Recognizing Diabetes Educators

During National Diabetes Month, the week of November 5-11 provides an opportunity to recognize a special group of healthcare professionals, diabetes educators.  This week, also known as National Diabetes Education Week, is meant to be a time to celebrate all that diabetes educators do to help those affected by diabetes.

At Monarch, we’ve had the opportunity to work with many diabetes educators. In fact, roughly, 25 to 30 percent of all diabetes educators work in the hospital setting. Diabetes mellitus is the second most common diagnosis for those discharged from hospitals among adults age 18 and older, and patients with diabetes are frequently hospitalized, for treatment of conditions other than diabetes.

Diabetes educators play an integral role in managing diabetes in the inpatient setting. They are tasked with delivering comprehensive staff and patient diabetes education, monitoring of outcome measurements, establishing evidence-based hypoglycemia and hyperglycemia management order sets and protocols, and developing a plan of care that facilitates a smooth transition across the care settings.
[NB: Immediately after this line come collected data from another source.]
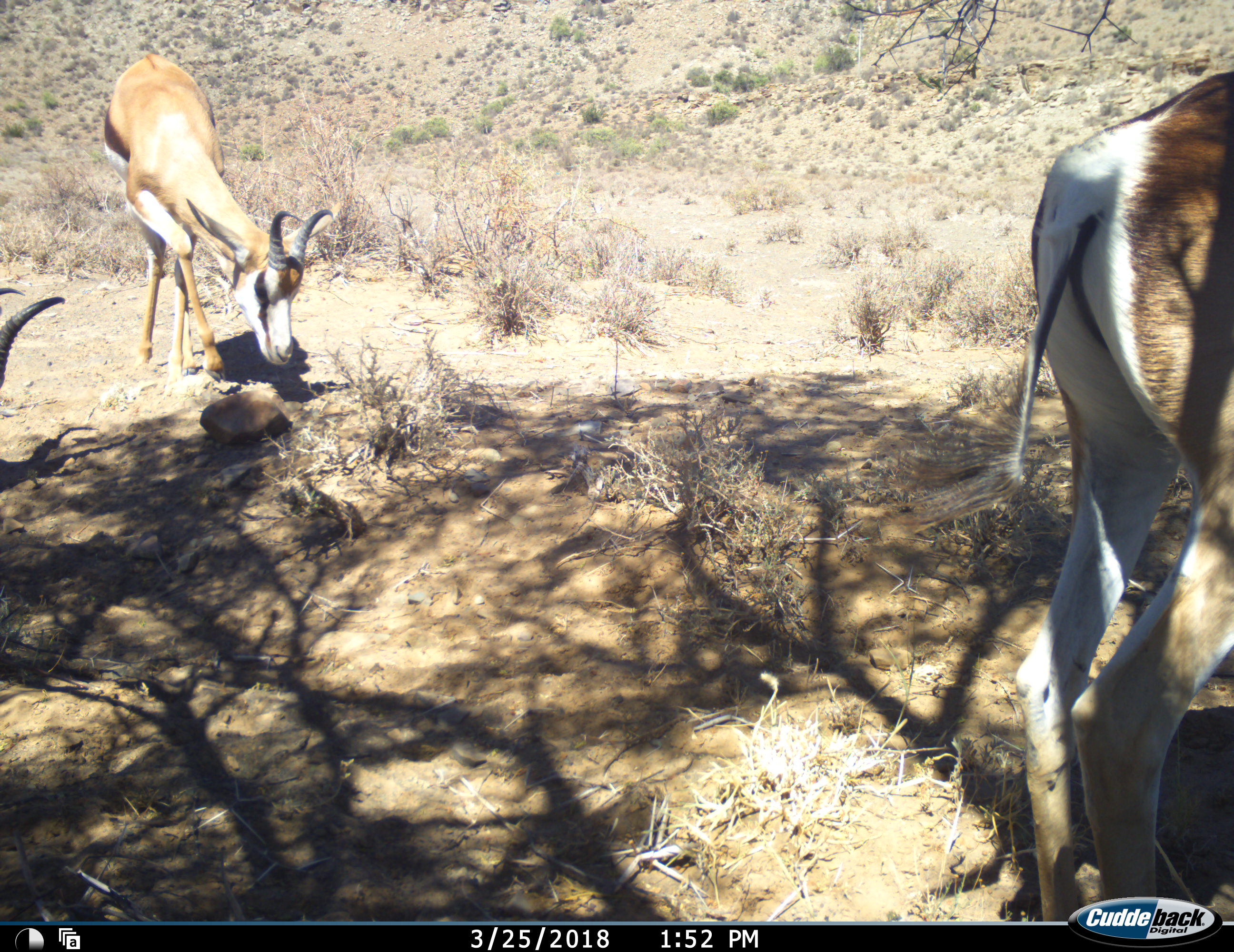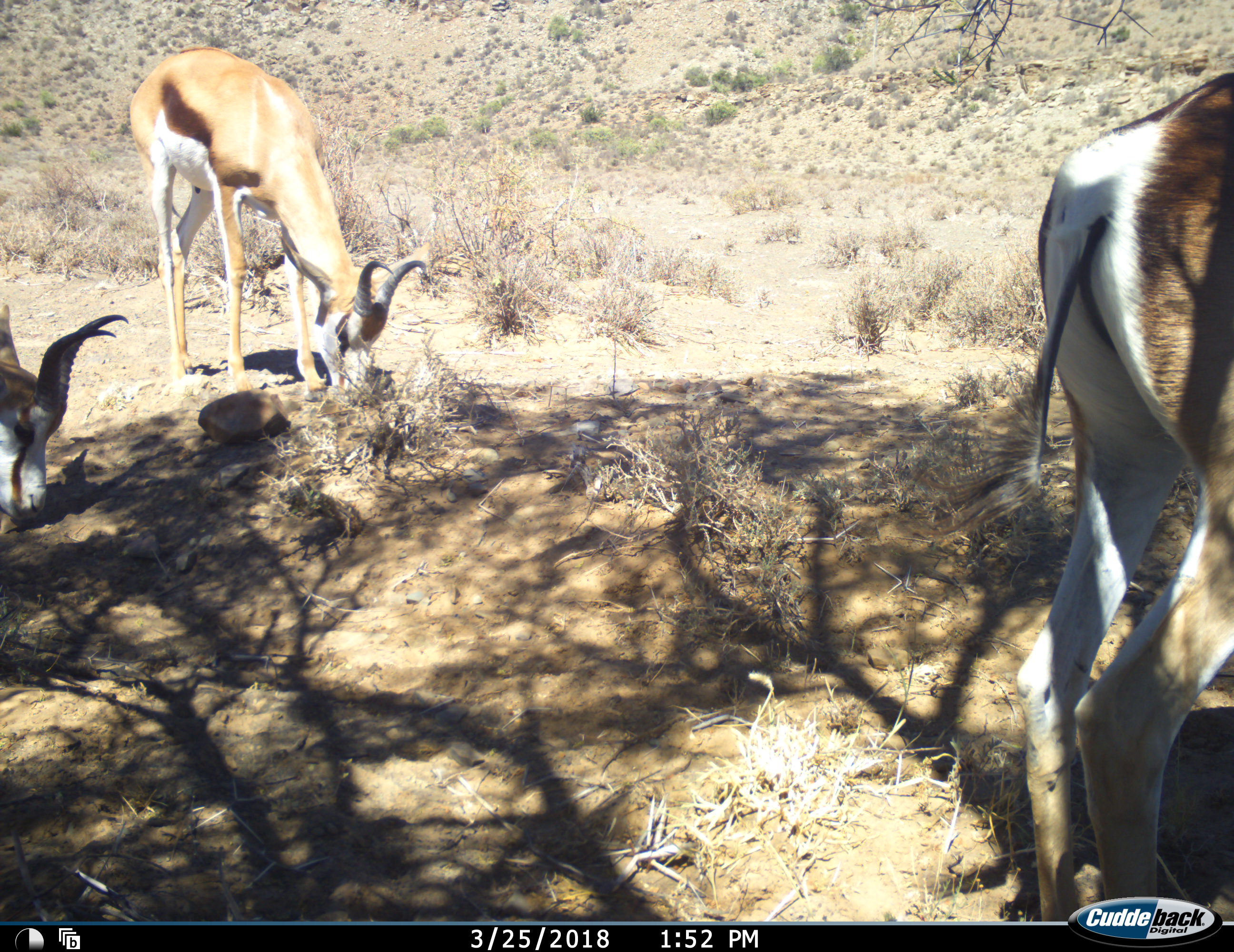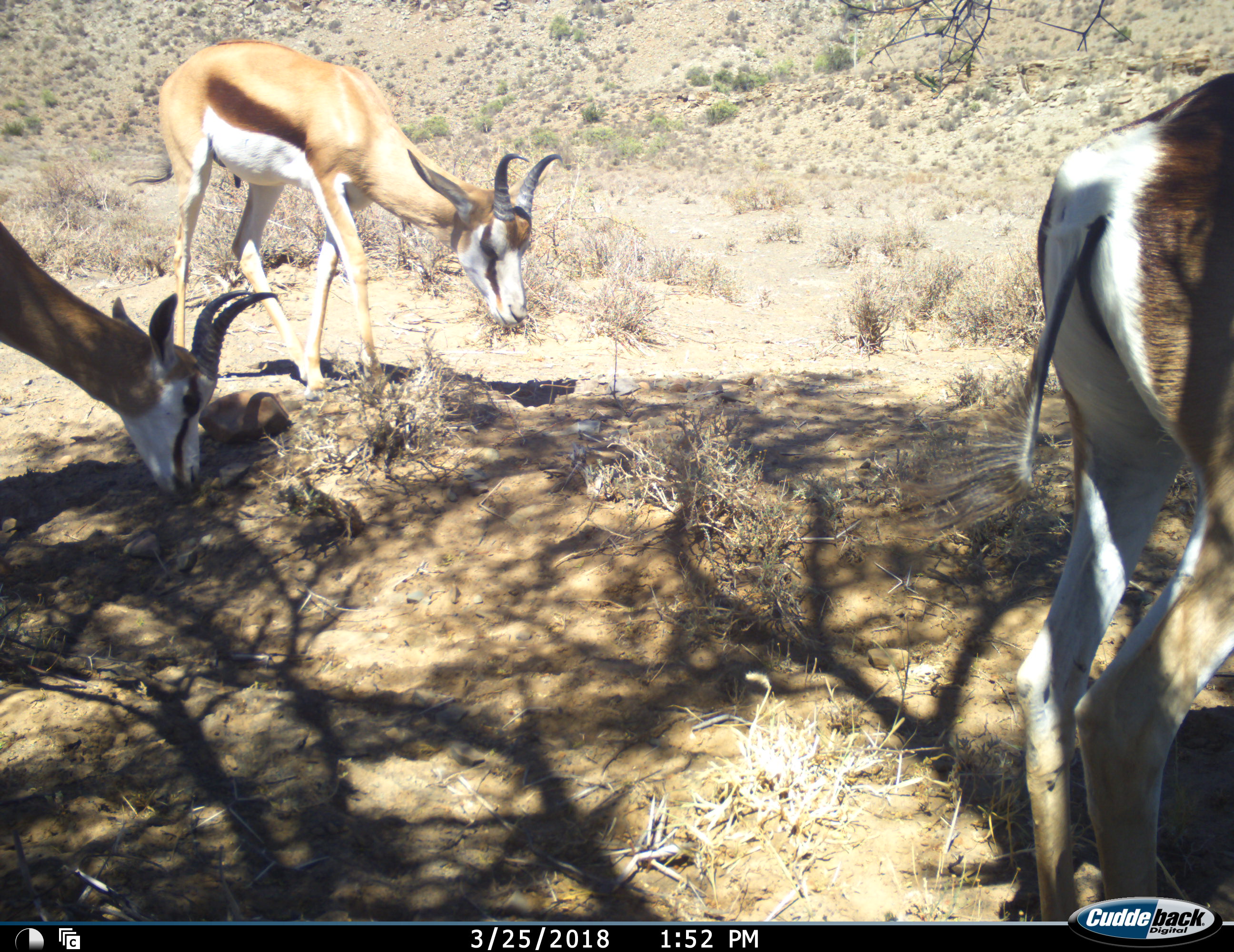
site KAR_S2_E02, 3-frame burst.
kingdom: Animalia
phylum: Chordata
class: Mammalia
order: Artiodactyla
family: Bovidae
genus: Antidorcas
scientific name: Antidorcas marsupialis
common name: springbok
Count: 3.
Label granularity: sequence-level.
They not only serve as a key member of the interdisciplinary team that help to manage a patient’s care throughout the continuum, but they also can impact change for the overall glycemic management processes and programs.

The diabetes educators that Monarch has partnered with have served as change agents and champions for more advanced glucose management practices, methods and strategies at their organizations.  They have paved the way for implementing individualized, precise insulin dosing as part of patient glycemic management optimization helping to manage hyperglycemia, while avoiding hypoglycemia.
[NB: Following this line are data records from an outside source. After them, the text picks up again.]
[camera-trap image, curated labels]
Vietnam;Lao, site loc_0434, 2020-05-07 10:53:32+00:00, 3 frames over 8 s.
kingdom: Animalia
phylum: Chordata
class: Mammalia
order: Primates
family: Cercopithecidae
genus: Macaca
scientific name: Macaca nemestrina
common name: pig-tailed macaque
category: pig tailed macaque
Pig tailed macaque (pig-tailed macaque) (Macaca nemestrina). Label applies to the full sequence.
CaroMont Health’s, Lisa Clement-Bryant, MSN, RN, CDE, CPT recently shared how she as a diabetes educator was able to champion improvements in glycemic management with the use of the EndoTool® Glucose Management System. CaroMont, an independent regional health system located in Gastonia, North Carolina, began using EndoTool in 2009 after they saw a clear opportunity to improve glucose management in their patient population from monitoring their data. In a Q&A, Lisa shares why they choose EndoTool and the advice she recommends to other diabetes educators in the inpatient setting:

Tell us about your role.
At CaroMont Health, I am the Manager of Chronic Care and Diabetes.  My overall responsibilities include managing the inpatient diabetes program, the American Diabetes Association (ADA)-Recognized Diabetes Self-Management Program, Insulin Pump/CGM Program, Maternal Outpatient Diabetes Program, Heart Reach Program (for heart failure patients), Chronic Disease programming for CaroMont Medical Group and Disease Management for Employer Workgroups. I am working on expanding our programming to include Diabetes Prevention Programming, as well.  

What factors prompted you to consider EndoTool at your hospital?
Our organization has a mature committee that oversees inpatient diabetes management.  We recognized as far back as 2007, that we had an opportunity to improve the care we were providing to patients requiring insulin drip therapy based on the patient outcomes we consistently measured. We sought a tool that improved safety and increased ease of use for staff.  After vetting all the systems that were available, the consensus was to utilize EndoTool.  

How has EndoTool in your hospital made your job easier?
I know without a shadow of a doubt that patients whose glucose management is being handled by EndoTool will achieve healthy glucose targets without liability or severe hypoglycemia.  From IV, there is also the added benefit of having transition orders available for use when the patient is ready for subcutaneous dosing.  We’re working to expand our use, so that more patients and staff can reap the benefits of the tool.  

What advice would you give to other diabetes educators looking to improve in-patient glycemic management? 
Gather your organization’s data.  Leverage the data warehoused in your laboratory system to that end. Compare your current protocols’ safety (based on hypoglycemia), efficacy (how often do your patients get to goal) and utilization.  Enlist respected champions, both physicians and administrative figures, to get the message out. And finally, consider EndoTool!

We’d like to thank all diabetes educators, who like Lisa, are playing a significant role in improving care for patients. They deserve not only to be recognized this week, but every week, for their role in advancing glycemic management and improving the health, safety, and awareness of patients and care teams dealing with diabetes.